Quella scritta impressa nel petto che a volte ti pare di avere un giubbotto anti proiettile ma non lo è. Quella scritta che una volta mia madre mi disse: “Che vol di’ Serenè Press?”.
Quella scritta che tanto pensi sempre di tornare. Perché non puoi andartene. Non puoi andartene adesso sul più bello quando cominci a raccontare. Quando sai che il mondo vuole vedere.
Quella scritta che ti fa sentire un po’ più al sicuro quando sicuro non è un cazzo.
Ne ho vista di gente deridere i giornalisti. Prenderli in giro. Non avere rispetto. Ne ho vista tanta. Da due anni a questa parte i giornalisti sono la categoria più mitragliata e bistrattata e bersagliata di tutte. Scoppia il covid è colpa dei giornalisti.
Ci sono i vaccini è colpa dei giornalisti.
C’è il Green Pass è colpa dei giornalisti. C’è la guerra in Ucraina è colpa dei giornalisti.
“Ci stanno raccontando un sacco di balle i giornalisti”, ti dicono. “Non è così come ce la raccontano”, ti dicono quelli col culo al caldo davanti al computer che si masturbano con i numeri delle visualizzazioni.
I giornalisti diventano buoni solo quando hai bisogno di loro. “Vuoi una mia dichiarazione?”. “Potresti farmi un’intervista”. “Guarda che domani presentiamo il progetto, sarebbe importante una presenza massiccia della stampa”.
Ma quando i giornalisti ti raccontano cose scomode, cose vere, allora diventano dei bersagli da togliere. Da togliere di mezzo. Non solo a parole. Anche premendo il grilletto. Anche facendoli finire sotto le macerie. Anche mettendoli a tacere.
Anche denigrandoli.
Quanti giornalisti morti ammazzati . Quanti. Troppi.

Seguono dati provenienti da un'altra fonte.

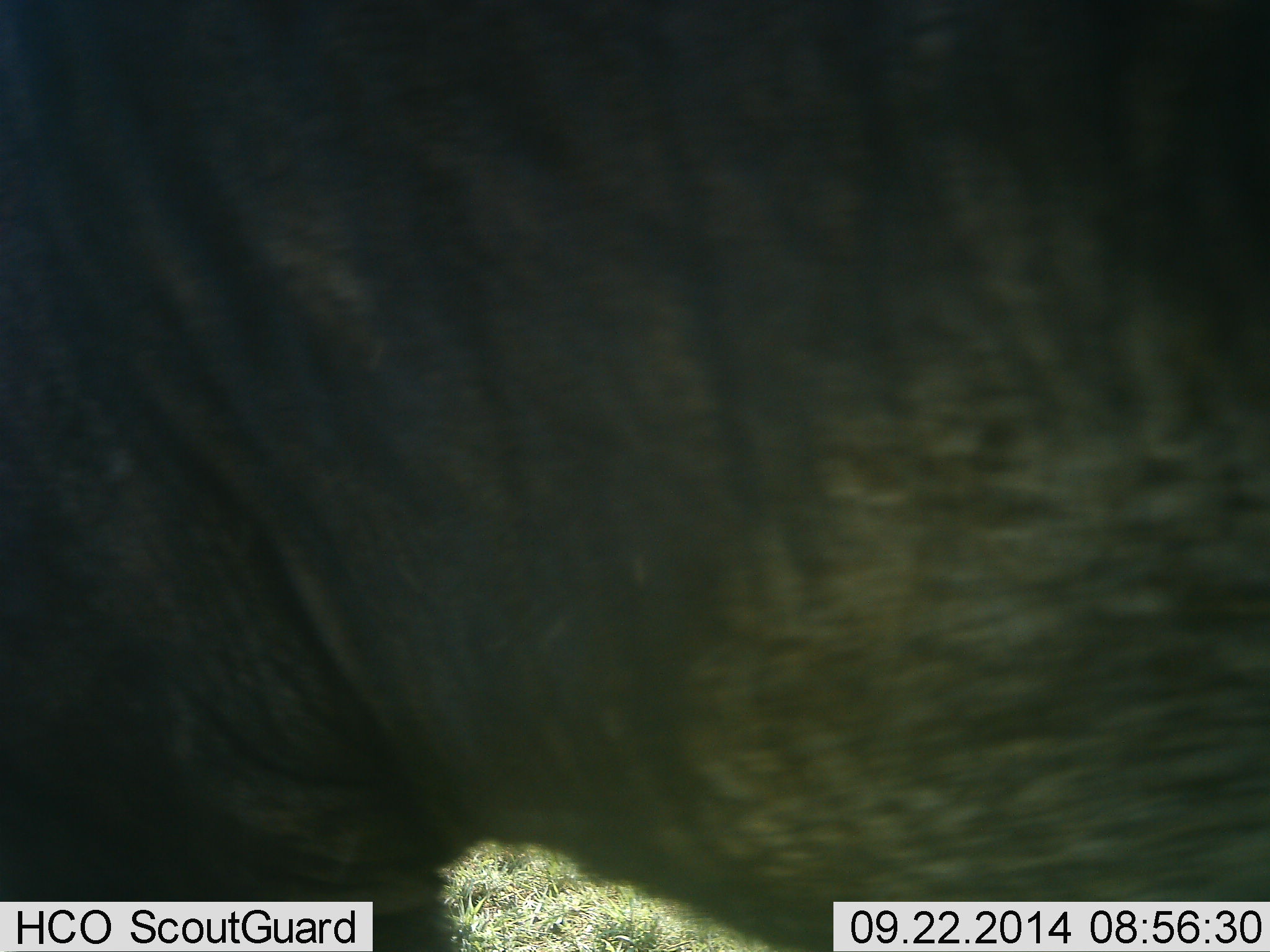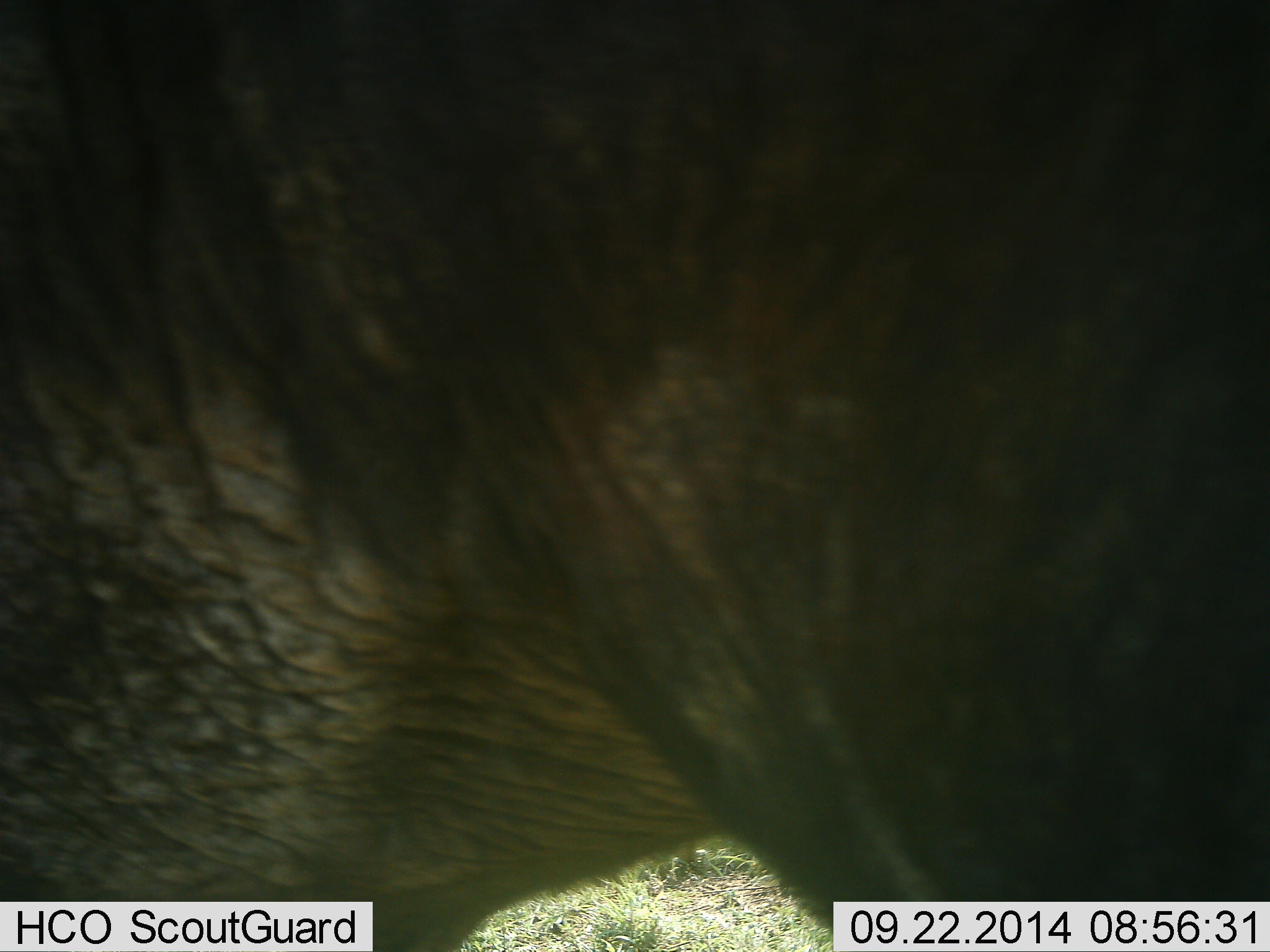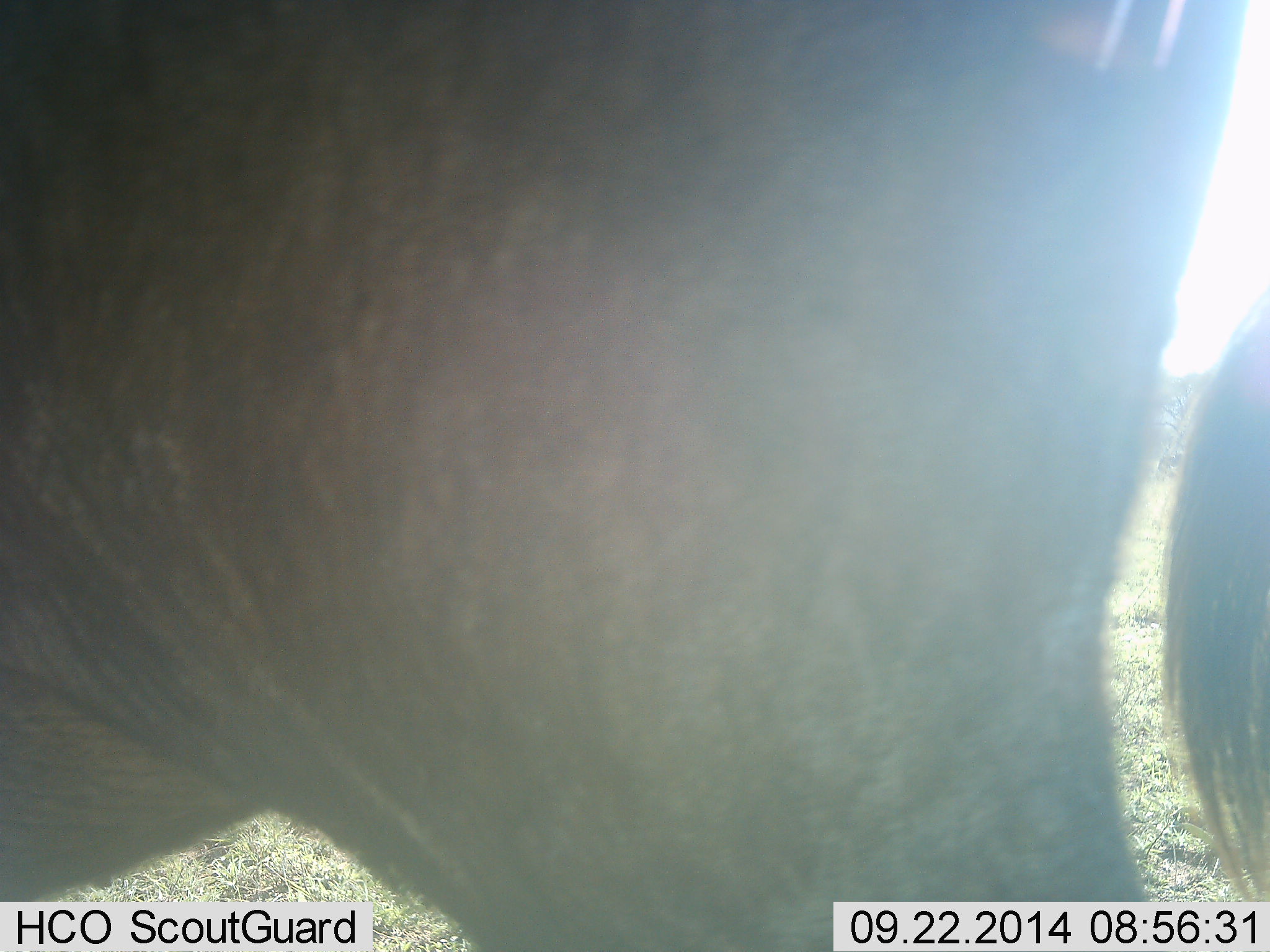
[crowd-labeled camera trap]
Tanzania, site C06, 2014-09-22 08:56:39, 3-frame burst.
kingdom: Animalia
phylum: Chordata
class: Mammalia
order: Proboscidea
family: Elephantidae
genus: Loxodonta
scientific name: Loxodonta africana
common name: african bush elephant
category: elephant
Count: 1.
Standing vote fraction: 30%.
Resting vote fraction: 0%.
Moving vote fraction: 70%.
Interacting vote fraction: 0%.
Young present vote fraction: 0%.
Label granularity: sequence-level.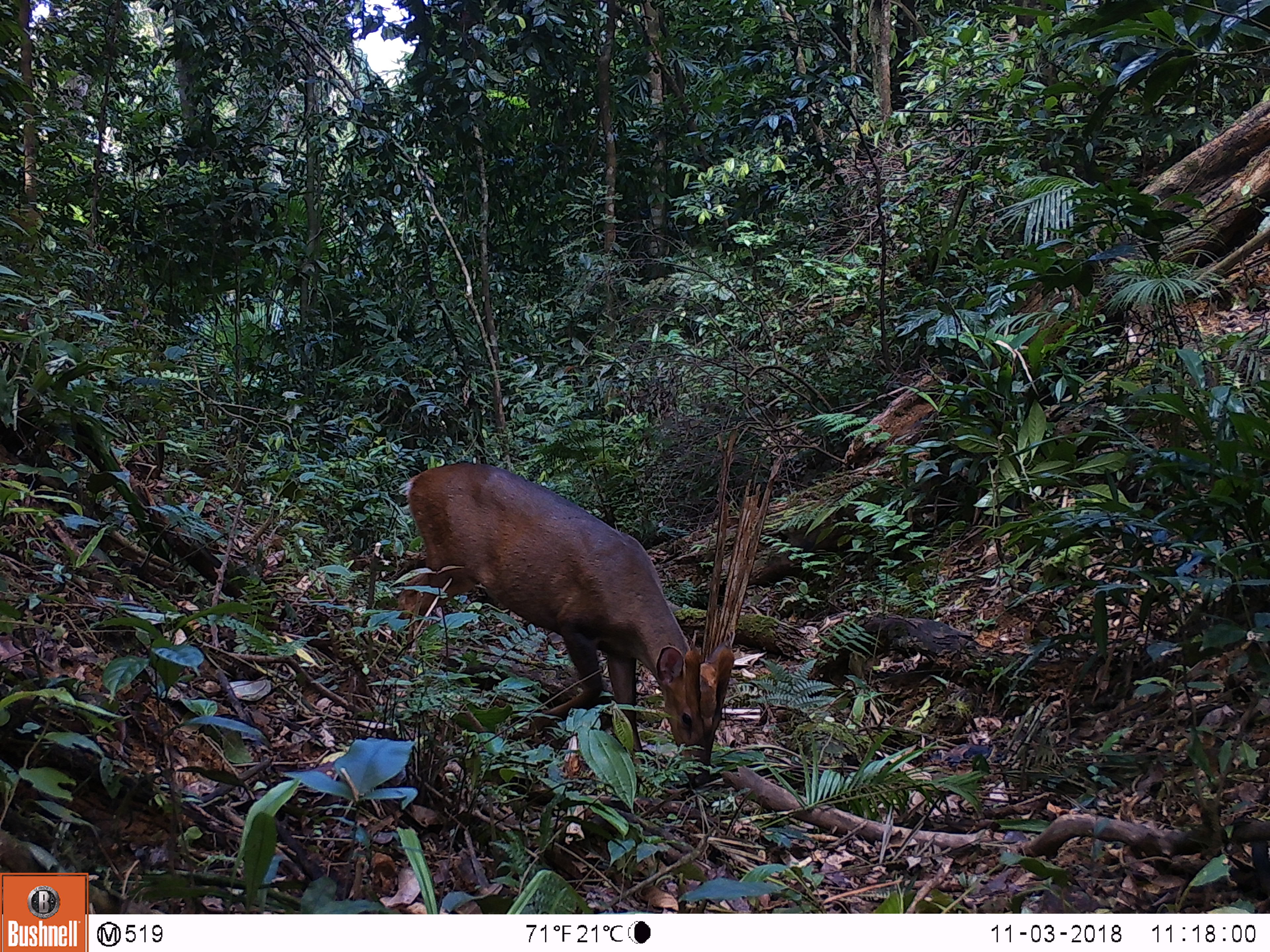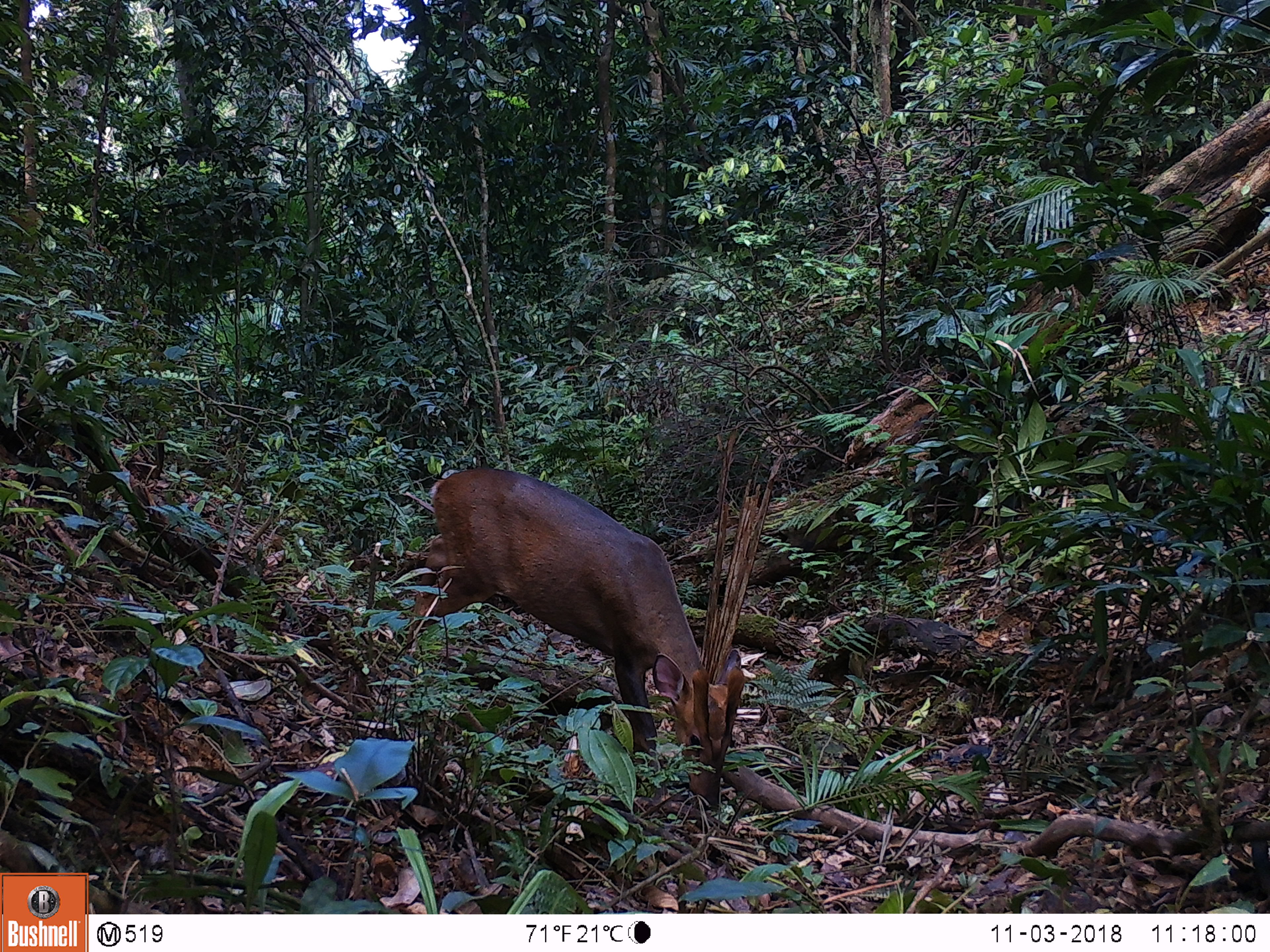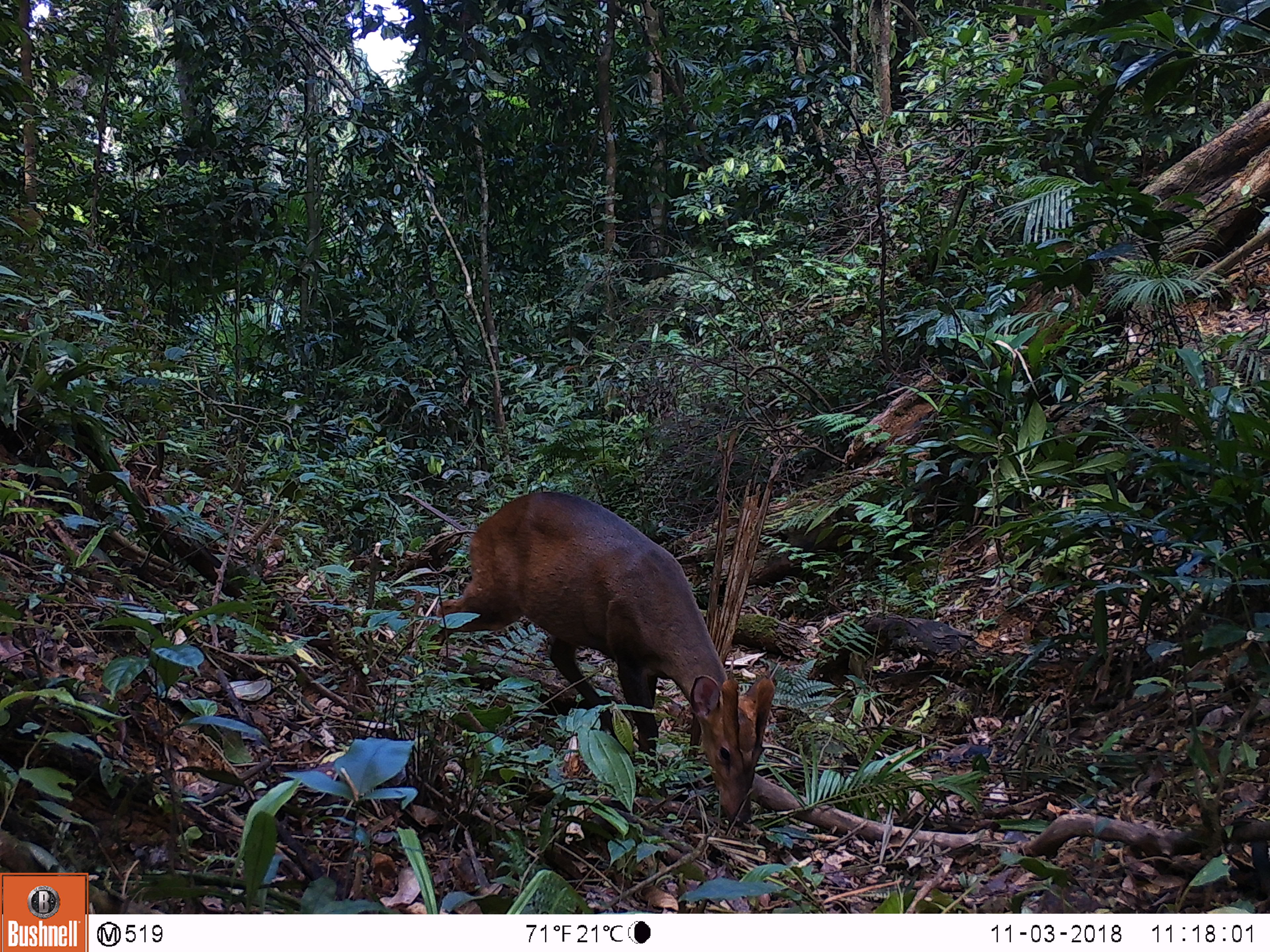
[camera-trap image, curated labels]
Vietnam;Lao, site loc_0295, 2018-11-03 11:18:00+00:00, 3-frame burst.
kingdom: Animalia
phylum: Chordata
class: Mammalia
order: Artiodactyla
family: Cervidae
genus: Muntiacus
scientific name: Muntiacus vuquangensis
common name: large-antlered muntjac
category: large antlered muntjac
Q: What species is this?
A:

Alcuni che se non fosse per i loro colleghi che li tengono in vita continuando il mestiere il mondo avrebbe dimenticato. Almerigo Grilz. David Beriáin. Ilaria Alpi, Enzo Baldoni, Raffaele Ciriello, Maria Grazia Cutuli, Dario D’Angelo, Miran Hrovatin, Marco Luchetta, Alessandro Ota, Marcello Palmisano, Guido Puletti. Andrea Rocchelli. Questi quelli italiani.
E ora Brent Renaud. 51 anni. Morto mentre faceva quello che più amava fare. Il suo lavoro. Perché non è retorica. Non è banalità. Non è scontato. È vero. Un giornalista che muore facendo il suo mestiere è veramente un giornalista che muore facendo quello che più amava fare. Perché non si vedrebbe a fare nient’altro. Perché questo mestiere non lo puoi comandare. Non lo puoi mettere a tacere. Non lo puoi sotterrare. Non lo puoi spegnere. Diventa uno stile di vita. Il prolungamento del braccio. Delle gambe. Diventa la tua acqua da bere. Il tuo pane da mangiare. La tua aria da respirare. Non è un mestiere che alle sei di sera hai finito. È un mestiere che ti porti appresso, che te lo senti addosso, che viene a letto con te. Mangia con te. Fa l’amore con te. È un mestiere che anche se sei in giro e pensi ad altro rimane sempre lì con te attaccato.
Renaud è stato ucciso a Kiev perché gli hanno sparato contro. Colpito al collo. È morto sul colpo.
Il collega che era con lui, Juan Arredondo, in un video diffuso sui social racconta: “Stavamo attraversando il primo ponte a Irpin con altri colleghi, per filmare i rifugiati in fuga. Si è avvicinata un’auto che ci ha chiesto se volevamo andare con loro per passare il secondo ponte, abbiamo superato il checkpoint e ci hanno sparato contro”. Renaud è crollato a terra.
Sul petto quella scritta. Press.
Morto facendo quello che amava fare.